IBM Cloud Docs
Bootstrapping annotation

Bootstrapping annotation

Simplify the job of the human annotator by pre-annotating the documents in a workspace. A pre-annotator is a Knowledge Studio dictionary, rule-based model, or machine learning model that you can run to find and annotate mentions automatically.

Pre-annotation makes the job of human annotators easier because it covers the straightforward annotations, and gets the job of annotating the documents underway.

The method that you use to pre-annotate documents in no way restricts the ways that you can use the resulting model. For example, just because you use the Natural Language Understanding service to pre-annotate documents does not mean you must deploy the final machine learning model that you build to the Natural Language Understanding service.

Pre-annotation methods

The following pre-annotators are available:

  • Dictionary

    Uses a dictionary of terms that you provide and associate with an entity type to find mentions of that entity type in the documents. This choice is best for fields with unique or specialized terminology because this pre-annotator does not analyze the context in which the term is used in the way a machine learning pre-annotator does; it instead relies on the term being distinct enough to have a decipherable meaning regardless of the context in which it is used. For example, it is easier to recognize asbestos as a mineral entity type than to determine the entity type of squash, which can refer to a vegetable, a sport, or a verb meaning to crush something.

    Dictionary pre-annotators do not recognize entity subtypes. Human annotators can specify entity subtypes for each pre-annotated mention by working on an annotation task with the pre-annotated document.

  • Machine learning

    Uses a machine learning model to automatically annotate documents. This option is only available to you if you have created a machine learning model with Knowledge Studio already. If you add a document set, you can run the machine learning annotator that you created previously to pre-annotate the new documents. If the new set of documents is similar to the documents that were used to train the machine learning annotator originally, then this is probably your best choice for pre-annotation.

  • Rule

    Uses a rule-based model to automatically annotate documents. This option is only available if you have created a rule-based model with Knowledge Studio already. If your documents contain common patterns of tokens from which you can derive meaning, this model might be a good choice. It can incorporate some of the function of the dictionary pre-annotator if you enable it, by identifying class types for dictionary terms that it finds in the documents also.
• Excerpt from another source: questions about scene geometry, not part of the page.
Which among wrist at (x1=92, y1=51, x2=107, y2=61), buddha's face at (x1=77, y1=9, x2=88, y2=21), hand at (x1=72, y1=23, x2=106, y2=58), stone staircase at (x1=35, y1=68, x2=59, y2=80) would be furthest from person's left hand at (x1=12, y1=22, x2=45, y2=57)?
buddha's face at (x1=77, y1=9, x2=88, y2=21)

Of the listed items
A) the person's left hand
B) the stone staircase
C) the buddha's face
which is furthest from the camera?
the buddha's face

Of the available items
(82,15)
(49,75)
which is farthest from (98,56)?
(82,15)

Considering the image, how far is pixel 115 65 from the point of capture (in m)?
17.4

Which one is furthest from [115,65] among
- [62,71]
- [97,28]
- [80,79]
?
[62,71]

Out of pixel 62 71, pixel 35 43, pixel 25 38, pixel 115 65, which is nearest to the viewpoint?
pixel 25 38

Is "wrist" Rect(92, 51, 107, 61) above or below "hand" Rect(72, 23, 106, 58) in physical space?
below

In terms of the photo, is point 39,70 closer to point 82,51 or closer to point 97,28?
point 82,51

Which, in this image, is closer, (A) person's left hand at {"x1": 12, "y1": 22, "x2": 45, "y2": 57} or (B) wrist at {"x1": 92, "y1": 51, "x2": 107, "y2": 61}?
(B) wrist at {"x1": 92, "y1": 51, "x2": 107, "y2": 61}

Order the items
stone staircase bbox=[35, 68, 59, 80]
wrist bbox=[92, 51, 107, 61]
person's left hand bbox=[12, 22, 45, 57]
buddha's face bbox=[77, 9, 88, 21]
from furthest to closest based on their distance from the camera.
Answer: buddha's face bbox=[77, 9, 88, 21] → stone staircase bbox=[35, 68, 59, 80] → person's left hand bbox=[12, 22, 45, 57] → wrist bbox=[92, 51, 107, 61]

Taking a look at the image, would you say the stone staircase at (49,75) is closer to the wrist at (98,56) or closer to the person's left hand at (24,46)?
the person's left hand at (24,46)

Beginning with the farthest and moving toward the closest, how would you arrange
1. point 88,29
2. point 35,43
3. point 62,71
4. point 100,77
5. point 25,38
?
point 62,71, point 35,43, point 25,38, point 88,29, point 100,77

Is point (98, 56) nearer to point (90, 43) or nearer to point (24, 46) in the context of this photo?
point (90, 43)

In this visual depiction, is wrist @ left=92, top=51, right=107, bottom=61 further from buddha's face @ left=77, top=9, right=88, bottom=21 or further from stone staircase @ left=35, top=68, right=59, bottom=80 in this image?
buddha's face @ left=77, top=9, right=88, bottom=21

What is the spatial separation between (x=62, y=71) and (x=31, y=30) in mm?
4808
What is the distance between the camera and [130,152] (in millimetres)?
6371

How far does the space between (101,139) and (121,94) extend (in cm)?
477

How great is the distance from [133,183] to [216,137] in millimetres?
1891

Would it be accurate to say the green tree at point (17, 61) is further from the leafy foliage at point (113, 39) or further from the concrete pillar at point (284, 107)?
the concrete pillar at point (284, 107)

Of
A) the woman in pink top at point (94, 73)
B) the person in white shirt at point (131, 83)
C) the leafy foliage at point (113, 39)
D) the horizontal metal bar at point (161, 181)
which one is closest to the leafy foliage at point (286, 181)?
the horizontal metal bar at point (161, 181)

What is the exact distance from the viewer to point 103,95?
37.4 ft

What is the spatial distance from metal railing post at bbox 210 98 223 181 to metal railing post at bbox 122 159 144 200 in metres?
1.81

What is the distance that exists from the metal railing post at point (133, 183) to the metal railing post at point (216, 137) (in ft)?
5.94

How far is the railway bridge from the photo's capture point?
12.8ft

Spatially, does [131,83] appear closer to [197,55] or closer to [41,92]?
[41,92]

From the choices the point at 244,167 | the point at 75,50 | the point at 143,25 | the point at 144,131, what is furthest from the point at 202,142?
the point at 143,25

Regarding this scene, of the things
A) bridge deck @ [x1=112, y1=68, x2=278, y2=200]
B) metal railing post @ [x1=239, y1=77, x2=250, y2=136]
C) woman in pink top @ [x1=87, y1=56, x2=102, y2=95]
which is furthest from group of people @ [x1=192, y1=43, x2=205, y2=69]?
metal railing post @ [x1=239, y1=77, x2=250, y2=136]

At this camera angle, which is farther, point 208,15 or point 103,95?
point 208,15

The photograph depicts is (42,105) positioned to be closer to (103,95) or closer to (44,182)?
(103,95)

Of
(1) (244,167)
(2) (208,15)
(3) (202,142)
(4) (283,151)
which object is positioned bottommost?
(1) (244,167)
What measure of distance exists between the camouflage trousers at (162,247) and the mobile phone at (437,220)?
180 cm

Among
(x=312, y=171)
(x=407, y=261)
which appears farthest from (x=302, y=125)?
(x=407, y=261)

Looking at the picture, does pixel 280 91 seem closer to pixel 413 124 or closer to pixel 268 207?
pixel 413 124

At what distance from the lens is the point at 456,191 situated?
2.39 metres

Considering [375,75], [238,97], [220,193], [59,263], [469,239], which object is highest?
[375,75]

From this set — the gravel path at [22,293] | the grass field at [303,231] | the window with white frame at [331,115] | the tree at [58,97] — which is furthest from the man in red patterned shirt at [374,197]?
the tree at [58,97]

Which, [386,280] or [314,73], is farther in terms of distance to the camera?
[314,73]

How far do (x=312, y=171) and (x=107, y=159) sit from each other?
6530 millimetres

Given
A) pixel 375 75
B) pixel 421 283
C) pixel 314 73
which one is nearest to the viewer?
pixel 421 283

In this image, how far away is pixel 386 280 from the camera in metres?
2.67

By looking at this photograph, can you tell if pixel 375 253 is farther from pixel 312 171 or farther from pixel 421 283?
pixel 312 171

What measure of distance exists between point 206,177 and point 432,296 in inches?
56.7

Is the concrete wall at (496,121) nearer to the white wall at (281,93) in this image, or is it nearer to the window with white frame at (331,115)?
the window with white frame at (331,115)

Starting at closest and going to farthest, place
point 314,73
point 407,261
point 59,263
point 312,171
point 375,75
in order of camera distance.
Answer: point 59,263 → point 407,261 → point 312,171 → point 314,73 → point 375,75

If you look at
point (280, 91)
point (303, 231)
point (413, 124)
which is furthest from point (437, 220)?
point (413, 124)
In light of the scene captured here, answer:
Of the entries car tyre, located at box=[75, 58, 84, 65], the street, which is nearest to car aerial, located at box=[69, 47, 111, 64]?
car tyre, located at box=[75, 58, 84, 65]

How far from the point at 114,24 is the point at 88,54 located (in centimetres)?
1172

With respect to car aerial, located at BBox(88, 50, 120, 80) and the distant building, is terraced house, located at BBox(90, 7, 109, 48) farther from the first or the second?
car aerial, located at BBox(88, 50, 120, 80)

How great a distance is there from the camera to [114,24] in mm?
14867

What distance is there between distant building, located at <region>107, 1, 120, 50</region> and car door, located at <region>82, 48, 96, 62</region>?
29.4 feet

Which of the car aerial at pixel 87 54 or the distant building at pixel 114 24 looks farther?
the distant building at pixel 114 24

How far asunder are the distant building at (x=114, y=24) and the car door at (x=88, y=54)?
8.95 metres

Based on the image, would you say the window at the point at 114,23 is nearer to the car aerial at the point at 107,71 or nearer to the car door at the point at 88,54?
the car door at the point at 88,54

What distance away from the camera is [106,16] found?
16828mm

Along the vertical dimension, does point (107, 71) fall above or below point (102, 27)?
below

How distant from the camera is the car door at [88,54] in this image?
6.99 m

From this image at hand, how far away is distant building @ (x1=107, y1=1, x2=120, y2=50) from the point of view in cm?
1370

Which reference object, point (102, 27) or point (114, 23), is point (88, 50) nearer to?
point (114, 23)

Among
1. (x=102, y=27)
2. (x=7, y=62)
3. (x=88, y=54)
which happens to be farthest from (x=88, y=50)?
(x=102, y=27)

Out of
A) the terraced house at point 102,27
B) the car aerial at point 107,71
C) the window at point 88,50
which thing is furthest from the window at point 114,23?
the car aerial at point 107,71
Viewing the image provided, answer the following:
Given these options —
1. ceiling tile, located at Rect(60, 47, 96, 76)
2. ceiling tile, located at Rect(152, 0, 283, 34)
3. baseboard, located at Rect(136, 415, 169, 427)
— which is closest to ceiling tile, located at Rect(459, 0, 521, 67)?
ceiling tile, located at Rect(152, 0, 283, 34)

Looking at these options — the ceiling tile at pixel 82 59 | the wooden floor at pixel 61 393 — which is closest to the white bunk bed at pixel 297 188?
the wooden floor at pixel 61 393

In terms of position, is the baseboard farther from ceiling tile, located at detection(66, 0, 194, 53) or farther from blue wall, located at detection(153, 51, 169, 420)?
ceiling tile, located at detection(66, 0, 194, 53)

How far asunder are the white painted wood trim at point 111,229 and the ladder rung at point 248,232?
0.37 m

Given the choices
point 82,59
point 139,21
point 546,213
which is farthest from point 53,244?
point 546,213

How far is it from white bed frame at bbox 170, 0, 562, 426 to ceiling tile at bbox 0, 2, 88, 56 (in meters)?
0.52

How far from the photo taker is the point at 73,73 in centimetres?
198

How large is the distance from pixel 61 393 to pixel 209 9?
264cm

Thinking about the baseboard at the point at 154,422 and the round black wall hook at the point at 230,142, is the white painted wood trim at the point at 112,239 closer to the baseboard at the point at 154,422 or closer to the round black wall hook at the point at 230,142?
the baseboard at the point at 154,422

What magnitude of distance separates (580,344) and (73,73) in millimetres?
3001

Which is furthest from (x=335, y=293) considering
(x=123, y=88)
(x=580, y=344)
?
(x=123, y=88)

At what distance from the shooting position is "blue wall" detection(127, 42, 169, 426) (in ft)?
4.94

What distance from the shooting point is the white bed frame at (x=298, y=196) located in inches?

Alternatively, you can upload already-annotated documents, and use them to start training the machine learning model. You cannot run a pre-annotator on annotated documents that you upload or the existing annotations will be stripped from the documents and replaced with annotations produced by the pre-annotator only.

You can run a pre-annotator on documents that were added to the ground truth as part of the current workspace. Annotations that were added to the documents, reviewed, accepted, and promoted to ground truth within the current workspace are not stripped out.

Running multiple pre-annotators

Knowledge Studio allows you to run multiple pre-annotators at once. First, you need to prepare the pre-annotation methods that you want to use. For more information, see the following sections.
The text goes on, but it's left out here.